### PROVIDED ENTRIES

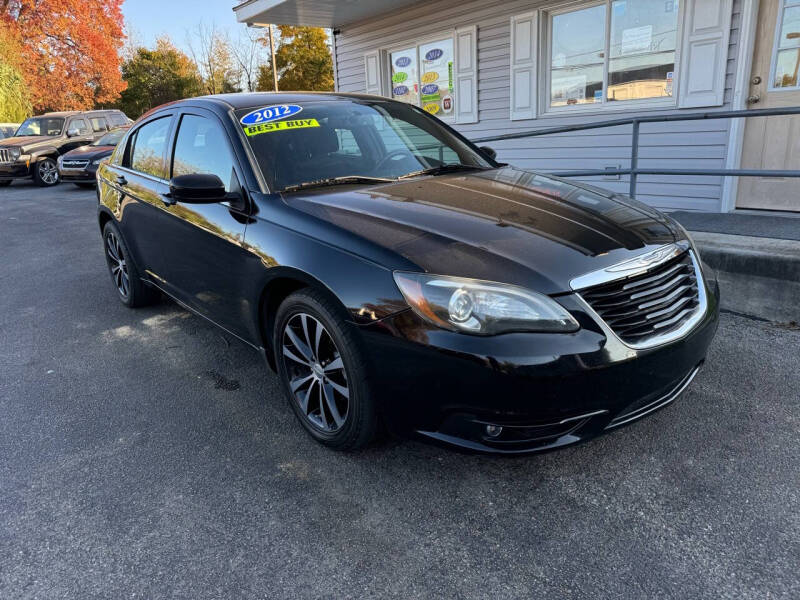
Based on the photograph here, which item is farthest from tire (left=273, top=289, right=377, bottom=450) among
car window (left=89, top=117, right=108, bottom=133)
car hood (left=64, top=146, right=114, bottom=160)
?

--

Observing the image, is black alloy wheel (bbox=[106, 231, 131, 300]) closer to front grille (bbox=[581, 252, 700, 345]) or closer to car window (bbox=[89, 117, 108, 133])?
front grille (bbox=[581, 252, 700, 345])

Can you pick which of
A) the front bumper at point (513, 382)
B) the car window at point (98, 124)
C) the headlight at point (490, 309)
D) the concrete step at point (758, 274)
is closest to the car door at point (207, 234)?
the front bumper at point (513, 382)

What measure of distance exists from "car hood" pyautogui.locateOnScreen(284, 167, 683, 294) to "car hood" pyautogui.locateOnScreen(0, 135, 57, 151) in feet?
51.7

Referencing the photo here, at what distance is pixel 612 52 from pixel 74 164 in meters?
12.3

==

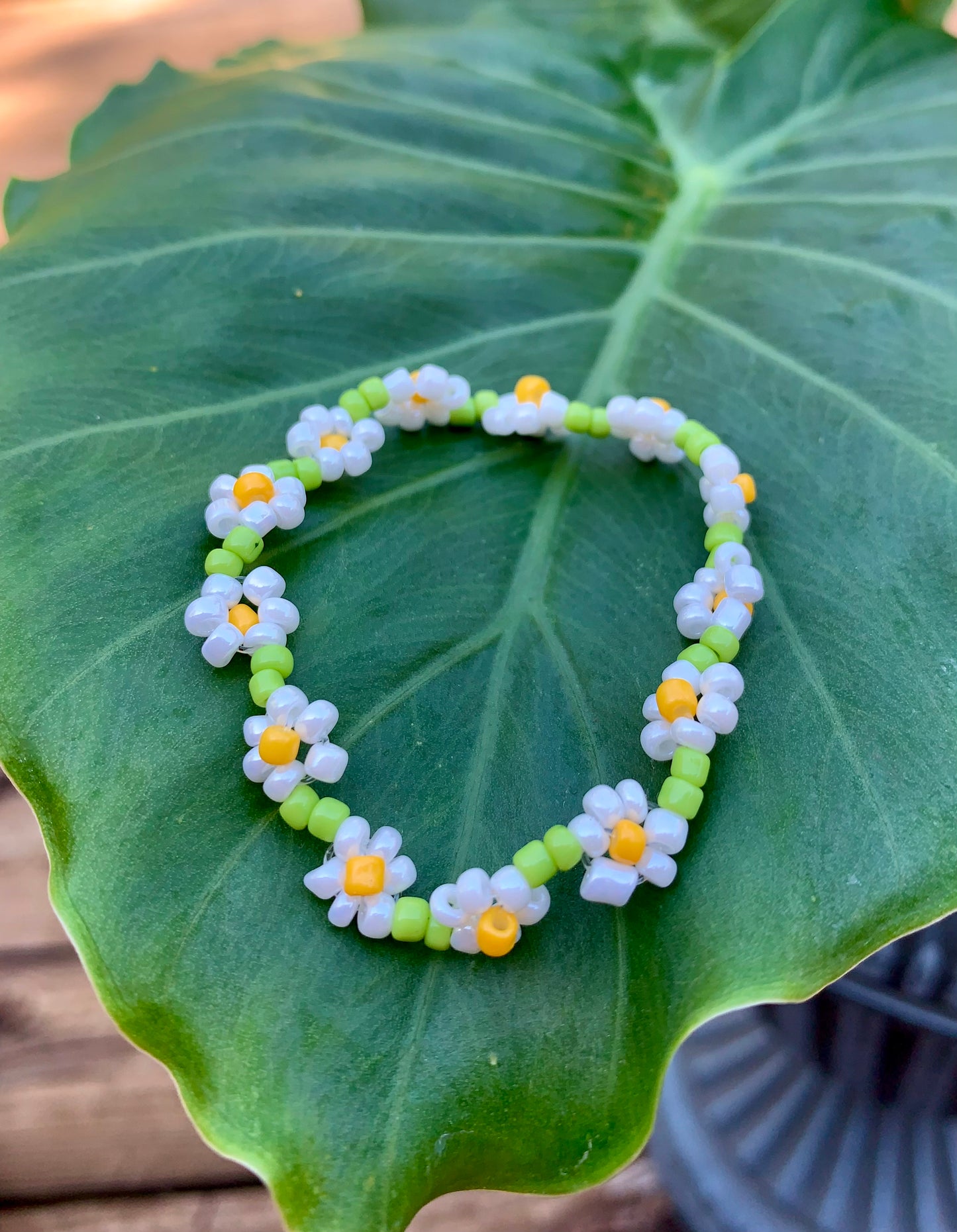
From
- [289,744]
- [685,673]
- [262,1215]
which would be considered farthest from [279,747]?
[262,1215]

### GIVEN PROBLEM
Please collect every line in the data above that contains the string "right".

### WORKED SOLUTION
Based on the photograph here, which item is farthest from tire (left=273, top=289, right=377, bottom=450) among
car window (left=89, top=117, right=108, bottom=133)
car hood (left=64, top=146, right=114, bottom=160)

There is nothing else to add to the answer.